A new case of chronic wasting disease has been detected in a hunter-harvested mule deer in the Wyoming Range just east of the Idaho border.

A confirmed case of chronic wasting disease in a mule deer harvested west of Bondurant, Wyo., on land close to wintering elk feedgrounds has officials worried about the possible spread of the disease to elk.

The mule deer buck was recently hunter-harvested 12 miles west of Bondurant on Willow Creek in hunt area 152 in the Wyoming Range. Wyoming Game and Fish Department tested the animal and it came up positive for chronic wasting disease — an always fatal neurological disease of deer, elk and moose. Prevalence of the disease has been known to crush deer and elk populations.

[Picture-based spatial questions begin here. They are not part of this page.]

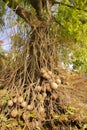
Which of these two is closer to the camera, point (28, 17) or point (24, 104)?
point (24, 104)

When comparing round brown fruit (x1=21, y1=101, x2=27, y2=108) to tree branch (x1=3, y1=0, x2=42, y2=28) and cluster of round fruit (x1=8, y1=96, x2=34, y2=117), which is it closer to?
cluster of round fruit (x1=8, y1=96, x2=34, y2=117)

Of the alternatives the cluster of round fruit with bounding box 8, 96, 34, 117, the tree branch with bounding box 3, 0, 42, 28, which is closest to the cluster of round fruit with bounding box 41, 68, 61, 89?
the cluster of round fruit with bounding box 8, 96, 34, 117

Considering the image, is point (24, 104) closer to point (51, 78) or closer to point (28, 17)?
point (51, 78)

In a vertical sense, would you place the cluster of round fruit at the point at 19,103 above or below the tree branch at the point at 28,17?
below

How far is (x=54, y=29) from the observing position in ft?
15.5

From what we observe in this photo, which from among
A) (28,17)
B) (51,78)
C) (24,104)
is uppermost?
(28,17)

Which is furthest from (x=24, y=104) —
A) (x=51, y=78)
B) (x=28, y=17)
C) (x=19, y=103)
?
(x=28, y=17)

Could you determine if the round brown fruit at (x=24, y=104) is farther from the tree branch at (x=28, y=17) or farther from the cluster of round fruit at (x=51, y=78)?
the tree branch at (x=28, y=17)

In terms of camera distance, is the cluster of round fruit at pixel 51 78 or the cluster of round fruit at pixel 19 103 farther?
the cluster of round fruit at pixel 51 78

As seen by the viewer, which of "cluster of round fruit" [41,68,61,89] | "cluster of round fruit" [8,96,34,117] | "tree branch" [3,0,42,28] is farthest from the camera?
"tree branch" [3,0,42,28]

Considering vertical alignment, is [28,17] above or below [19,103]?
above

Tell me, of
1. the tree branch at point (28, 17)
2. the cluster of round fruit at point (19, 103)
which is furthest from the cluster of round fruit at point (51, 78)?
the tree branch at point (28, 17)

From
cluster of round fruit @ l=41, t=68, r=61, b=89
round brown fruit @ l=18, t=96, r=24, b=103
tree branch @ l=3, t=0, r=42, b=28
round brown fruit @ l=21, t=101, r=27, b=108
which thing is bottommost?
round brown fruit @ l=21, t=101, r=27, b=108

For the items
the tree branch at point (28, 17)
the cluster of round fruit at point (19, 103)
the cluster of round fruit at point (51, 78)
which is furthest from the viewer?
the tree branch at point (28, 17)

The disease has been knocking at the door of eastern Idaho with cases detected north of Afton, Wyo., in 2016, one south of Pinedale, Wyo., in 2017 and one north of Jackson, Wyo., in 2018.

Chronic wasting disease has yet to be detected in Wyoming elk or at any of its 22 elk feedgrounds or the National Elk Refuge just north of Jackson. Supplemental feed to elk during the winter has been going on in the state for more than 100 years.

“Feedgrounds concentrate large numbers of elk in small areas for several months, increasing the potential for the spread of diseases among elk, including (chronic wasting disease),” Wyoming Game and Fish said in a news release. “Currently in Wyoming the prevalence rate of (the disease) in elk is typically less than in deer.”

So far, the disease hasn’t been detected in Idaho, though border states — Utah, Montana and Wyoming — all have reported the disease.

The Idaho Department of Fish and Game is actively testing hunter-harvested deer, elk and moose and road-killed animals in an effort to detect the disease in case it crosses the border.

“It’s a pretty scientifically based monitoring effort to be able to detect it in areas where it is mostly likely to cross the border,” said Morgan Pfander, regional wildlife population biologist with Fish and Game. “I think we’re just doing everything we can to keep an eye on it. We’re doing everything we can to keep it out of our state. Hunters being really responsible about where they transport game is a big part of that.”

Officials are calling the latest detection of chronic wasting disease near elk feedgrounds worrisome.

“When (the disease) is found on elk feedgrounds, we will all be faced with some difficult discussions regarding elk management in western Wyoming,” said Brad Hovinga, Jackson regional wildlife supervisor. “Game and Fish has been working to lay the groundwork to minimize impacts and be prepared, but we realize this is a serious wildlife dilemma where solutions will require broad public support and a collaborative approach that includes help from partner agencies, elected officials, sportspersons, the general public and local communities.”